Man and woman walking home from the gym

The Importance of Rest Days

Bryan Loewen / Jun 23, 2017

After entering beast mode but the end of our workout, your body usually asks you nicely to stop pounding it into the ground. However, we’ve all got that athlete inside of us that tells us to keep pushing; it’s how we improve.Unfortunately, that same little athlete inside of us telling us to push through the last mile of a marathon is the same thing that can push us to injury. It’s time we start to understand the importance of rest days.

Knowing the difference between building your body and breaking it down is something even career athletes have difficulty with. The importance of rest days applies to athletes of all levels – so important that professionals like physiotherapists have devoted their careers to it. We’ve even devoted an entire category of our products to those moments when athletes like you need to rest and recover, but we’ll save you the sales pitch.

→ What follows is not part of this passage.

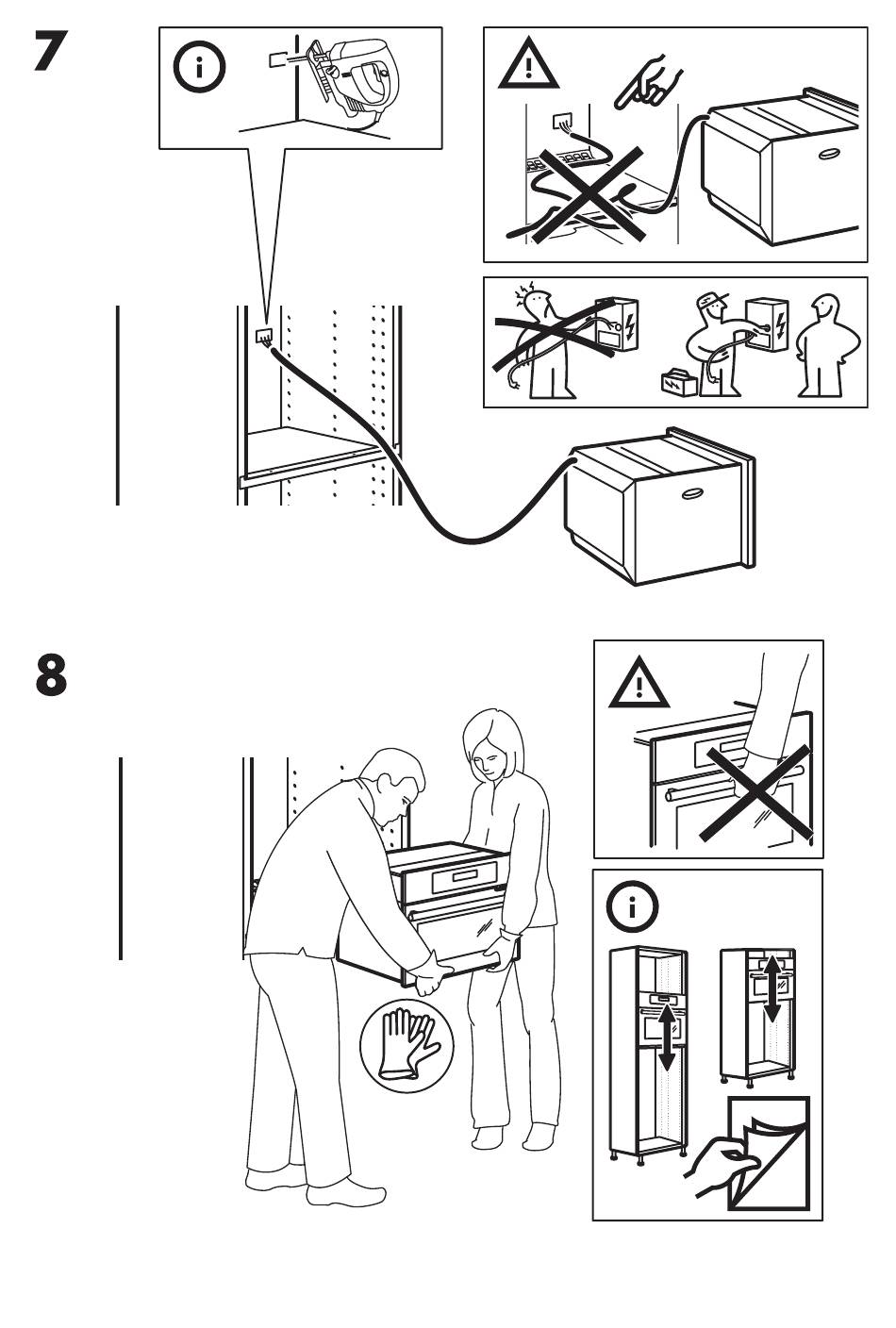 7

8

Man appreciating the importance of rest days: sitting on the beach

“Someone that doesn’t have enough rest and recovery in their program will eventually experience an overuse injury,” says NYC-based physical therapist and Iron Man athlete, Chad Woodard. As the principal director of Symbio Physical Therapy, Woodard treats athletes of varying disciplines who don’t understand the importance of rest days and often think an injury won’t happen to them. And as humans, we all tend to think the same way.

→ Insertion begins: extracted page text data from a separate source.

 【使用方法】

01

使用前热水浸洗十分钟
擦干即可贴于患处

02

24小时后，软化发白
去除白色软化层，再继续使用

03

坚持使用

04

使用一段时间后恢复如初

Chad says, “A lot of us have an ‘I’m sure I’ll be ok’ attitude,” lamenting that many people just don’t know what their bodies really are—or aren’t—capable of.

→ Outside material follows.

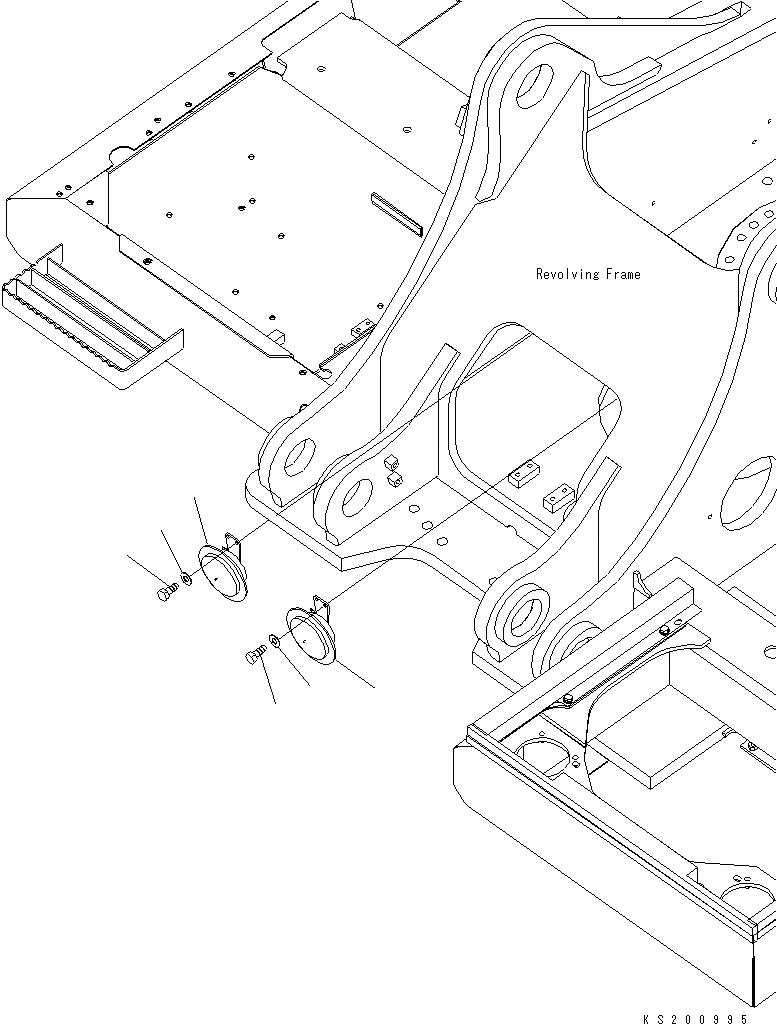 Revolving Frame

KS200995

So how do we avoid injury and keep the body in tip-top shape to keep crushing our fitness goals?

“It takes the body anywhere from 24 to 48 hours to recover from whatever it is you just did to it,” Woodard says. “You want to give your body enough time to repair itself and come back stronger than it was previously. This takes time.”

Woman resting on one knee wearing an RYU bag

Whether we know what it is or not, any of us who have participated in some form of intense exercise have probably experienced delayed onset muscle soreness, or DOMS. This oft-debated phenomenon was once thought to be the buildup of lactic acid in the muscles, but that theory has since been disproven.

– Chad Woodward, PT, DPT, OCS, SCS, CMPT, CSCS

“DOMS is [your body recognizing] micro tears in the muscle. The pain receptors in the muscle will recognize this [as an] injury and nerves will sense that you have micro-trauma. This causes swelling which is actually a good thing.”

Woodard explains that this accumulation of fluid and subsequent swelling in the muscles is actually responsible for the repairing of muscle tissue.

“Nerve endings pick up the presence of this new fluid and they become stretched; your body interprets that as pain. But that fluid starts a process that has a lot of chemicals involved. These chemicals launch a sequence of events that then repair the muscle tissue.”

Unsurprisingly, simply resting is the best thing to cure DOMS. Any strenuous activity or exercise should be followed up by workout recovery days. That length of rest depends on the individual and your current level of fitness, but a day or two should usually do the trick. Some people find that after a bout of delayed onset muscle soreness, they need rest but also a good workout to get rid of the soreness. But how can the exact cause of your soreness get rid of it? Well, Woodard suggests this is because the exercise causes your body to flush out the remaining fluid that caused the soreness in the first place.

Man going up an elevator in the mall

“Movement is medicine,” says Woodard who recommends a lighter intensity workout to get things functioning at optimal capacity once again.

Now, workout recovery days are great; the couch never feels better than it does the day after a tough workout. But like any beautiful machine, your body can also benefit from preventative maintenance. How do athletes perform preventative maintenance?

“It takes time and persistence, but athletes that incorporate a consistent stretching routine will reap the benefits of a wider range of motion, enhanced recovery, and reduced risk of injury in subsequent training sessions.” Says Connor Mahannah, our resident Personal Trainer and Brand Connector.

“Spending 10 minutes once a week unfortunately won’t ever get you there,” Connor says, recommending that daily stretching is the best way to counter your risk for injury. So grab your foam roller or yoga mat, throw on some Barry White, and get your stretch on.

Woman walking on the street with RYU backpack

Stretching is often avoided because people find it boring. But as true as that may be, there are ways to make at least a little more enjoyable. Watching TV or listening to music while you stretch can help. If you’re the type who lives for a routine, incorporating it into your morning or evening rituals can help too. However you choose to add it in, just remember that even 15 minutes of stretching a day can keep you in the game longer.